» Given task:
Copy every entry below word for word, line by line, without changing anything.

» Records to use:
^^^^^^^^
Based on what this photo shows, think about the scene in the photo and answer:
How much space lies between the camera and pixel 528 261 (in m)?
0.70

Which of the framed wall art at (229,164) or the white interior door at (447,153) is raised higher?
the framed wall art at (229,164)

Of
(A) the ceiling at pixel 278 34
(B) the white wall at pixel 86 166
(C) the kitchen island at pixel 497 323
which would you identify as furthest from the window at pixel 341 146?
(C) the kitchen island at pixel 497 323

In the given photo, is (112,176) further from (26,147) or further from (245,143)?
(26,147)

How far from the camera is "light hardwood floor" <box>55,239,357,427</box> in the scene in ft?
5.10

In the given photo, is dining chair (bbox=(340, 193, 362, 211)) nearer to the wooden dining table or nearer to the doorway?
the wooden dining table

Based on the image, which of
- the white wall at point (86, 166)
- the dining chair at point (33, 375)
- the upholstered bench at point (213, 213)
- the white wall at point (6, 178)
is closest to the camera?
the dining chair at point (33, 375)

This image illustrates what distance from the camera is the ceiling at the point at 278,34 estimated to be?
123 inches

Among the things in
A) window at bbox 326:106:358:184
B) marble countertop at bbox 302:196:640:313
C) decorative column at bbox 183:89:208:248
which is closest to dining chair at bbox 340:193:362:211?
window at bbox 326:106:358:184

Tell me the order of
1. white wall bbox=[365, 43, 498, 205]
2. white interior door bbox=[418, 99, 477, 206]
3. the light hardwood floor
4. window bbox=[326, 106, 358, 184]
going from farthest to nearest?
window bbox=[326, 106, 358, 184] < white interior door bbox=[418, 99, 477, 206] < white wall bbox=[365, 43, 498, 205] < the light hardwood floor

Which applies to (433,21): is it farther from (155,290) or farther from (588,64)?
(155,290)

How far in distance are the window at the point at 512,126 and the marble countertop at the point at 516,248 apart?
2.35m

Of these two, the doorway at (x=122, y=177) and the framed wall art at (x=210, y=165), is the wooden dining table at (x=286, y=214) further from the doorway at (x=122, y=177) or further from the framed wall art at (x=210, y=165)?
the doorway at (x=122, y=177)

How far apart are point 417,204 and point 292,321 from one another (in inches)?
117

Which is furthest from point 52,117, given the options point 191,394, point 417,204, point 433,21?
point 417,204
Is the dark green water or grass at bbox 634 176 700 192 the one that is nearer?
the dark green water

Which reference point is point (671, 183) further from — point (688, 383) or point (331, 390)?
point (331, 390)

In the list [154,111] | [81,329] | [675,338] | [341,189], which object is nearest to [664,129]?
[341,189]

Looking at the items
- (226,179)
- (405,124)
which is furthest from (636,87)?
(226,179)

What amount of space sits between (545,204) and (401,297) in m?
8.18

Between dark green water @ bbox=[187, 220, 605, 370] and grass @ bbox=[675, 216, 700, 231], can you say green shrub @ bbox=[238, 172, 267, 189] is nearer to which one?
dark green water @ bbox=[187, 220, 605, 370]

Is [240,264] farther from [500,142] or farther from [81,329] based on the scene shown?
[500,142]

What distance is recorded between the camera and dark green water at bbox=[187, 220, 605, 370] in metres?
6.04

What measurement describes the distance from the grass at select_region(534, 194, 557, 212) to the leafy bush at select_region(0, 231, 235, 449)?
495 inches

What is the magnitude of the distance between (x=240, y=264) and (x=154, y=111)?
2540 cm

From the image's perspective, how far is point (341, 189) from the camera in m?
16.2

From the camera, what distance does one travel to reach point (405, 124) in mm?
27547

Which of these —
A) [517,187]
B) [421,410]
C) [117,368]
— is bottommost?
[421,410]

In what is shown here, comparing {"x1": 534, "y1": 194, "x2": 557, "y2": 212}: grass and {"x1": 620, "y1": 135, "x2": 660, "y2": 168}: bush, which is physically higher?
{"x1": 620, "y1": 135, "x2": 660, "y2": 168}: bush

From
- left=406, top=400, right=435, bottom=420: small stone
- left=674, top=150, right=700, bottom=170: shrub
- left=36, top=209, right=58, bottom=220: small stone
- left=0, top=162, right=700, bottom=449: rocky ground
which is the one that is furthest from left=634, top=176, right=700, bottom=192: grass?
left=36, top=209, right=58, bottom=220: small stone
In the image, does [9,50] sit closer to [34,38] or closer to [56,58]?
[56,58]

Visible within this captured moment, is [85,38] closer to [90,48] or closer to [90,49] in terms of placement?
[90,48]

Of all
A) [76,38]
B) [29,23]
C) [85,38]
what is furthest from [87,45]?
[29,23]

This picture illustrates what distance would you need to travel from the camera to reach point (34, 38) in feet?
^^^^^^^^
» Result below:
Based on what this photo shows, think about the scene in the photo and answer:
How much space lies between the camera and pixel 528 261 (in m)?
0.70

Which of the framed wall art at (229,164) or the white interior door at (447,153) is raised higher?
the framed wall art at (229,164)

Of
(A) the ceiling at pixel 278 34
(B) the white wall at pixel 86 166
(C) the kitchen island at pixel 497 323
which would you identify as furthest from the window at pixel 341 146?
(C) the kitchen island at pixel 497 323

In the given photo, is (112,176) further from (26,147) or further from (245,143)?
(26,147)

How far from the camera is "light hardwood floor" <box>55,239,357,427</box> in the scene in ft?
5.10

In the given photo, is dining chair (bbox=(340, 193, 362, 211)) nearer to the wooden dining table or nearer to the doorway?
the wooden dining table

Based on the image, which of
- the white wall at point (86, 166)
- the dining chair at point (33, 375)
- the upholstered bench at point (213, 213)
- the white wall at point (6, 178)
is closest to the camera?
the dining chair at point (33, 375)

This image illustrates what distance from the camera is the ceiling at the point at 278,34 estimated to be?
123 inches

Among the things in
A) window at bbox 326:106:358:184
B) marble countertop at bbox 302:196:640:313
C) decorative column at bbox 183:89:208:248
which is closest to dining chair at bbox 340:193:362:211?
window at bbox 326:106:358:184

Tell me the order of
1. white wall bbox=[365, 43, 498, 205]
2. white interior door bbox=[418, 99, 477, 206]
3. the light hardwood floor
4. window bbox=[326, 106, 358, 184]
going from farthest to nearest?
window bbox=[326, 106, 358, 184] < white interior door bbox=[418, 99, 477, 206] < white wall bbox=[365, 43, 498, 205] < the light hardwood floor

Which applies to (433,21): is it farther from (155,290) or farther from (588,64)?
(155,290)

How far in distance are the window at the point at 512,126 and the marble countertop at the point at 516,248 apart?
2.35m

Of these two, the doorway at (x=122, y=177) and the framed wall art at (x=210, y=165), is the wooden dining table at (x=286, y=214) further from the doorway at (x=122, y=177) or further from the framed wall art at (x=210, y=165)?
the doorway at (x=122, y=177)

How far apart are point 417,204 and point 292,321 from one another (in inches)?
117

Which is furthest from point 52,117, given the options point 191,394, point 417,204, point 433,21?
point 417,204
Is the dark green water or grass at bbox 634 176 700 192 the one that is nearer?
the dark green water

Which reference point is point (671, 183) further from — point (688, 383) or point (331, 390)?
point (331, 390)

In the list [154,111] | [81,329] | [675,338] | [341,189], which object is nearest to [664,129]?
[341,189]

Looking at the items
- (226,179)
- (405,124)
which is furthest from (636,87)?
(226,179)

What amount of space sits between (545,204) and (401,297) in m?
8.18

Between dark green water @ bbox=[187, 220, 605, 370] and grass @ bbox=[675, 216, 700, 231], can you say green shrub @ bbox=[238, 172, 267, 189] is nearer to which one?
dark green water @ bbox=[187, 220, 605, 370]

Is [240,264] farther from [500,142] or farther from [81,329] based on the scene shown?
[500,142]

What distance is recorded between the camera and dark green water at bbox=[187, 220, 605, 370] in metres?
6.04

What measurement describes the distance from the grass at select_region(534, 194, 557, 212) to the leafy bush at select_region(0, 231, 235, 449)?
495 inches

What is the magnitude of the distance between (x=240, y=264) and (x=154, y=111)?
2540 cm

From the image's perspective, how far is point (341, 189) from the camera in m?
16.2

From the camera, what distance does one travel to reach point (405, 124) in mm?
27547

Which of these —
A) [517,187]
B) [421,410]
C) [117,368]
— is bottommost?
[421,410]

In what is shown here, comparing {"x1": 534, "y1": 194, "x2": 557, "y2": 212}: grass and {"x1": 620, "y1": 135, "x2": 660, "y2": 168}: bush, which is physically higher?
{"x1": 620, "y1": 135, "x2": 660, "y2": 168}: bush

From
- left=406, top=400, right=435, bottom=420: small stone
- left=674, top=150, right=700, bottom=170: shrub
- left=36, top=209, right=58, bottom=220: small stone
- left=0, top=162, right=700, bottom=449: rocky ground
which is the one that is furthest from left=634, top=176, right=700, bottom=192: grass?
left=36, top=209, right=58, bottom=220: small stone
In the image, does [9,50] sit closer to [34,38] or closer to [56,58]?
[56,58]

Visible within this captured moment, is [85,38] closer to [90,48] or closer to [90,49] in terms of placement?
[90,48]

Of all
A) [76,38]
B) [29,23]
C) [85,38]
what is furthest from [87,45]?
[29,23]

This picture illustrates what distance would you need to travel from the camera to reach point (34, 38) in feet?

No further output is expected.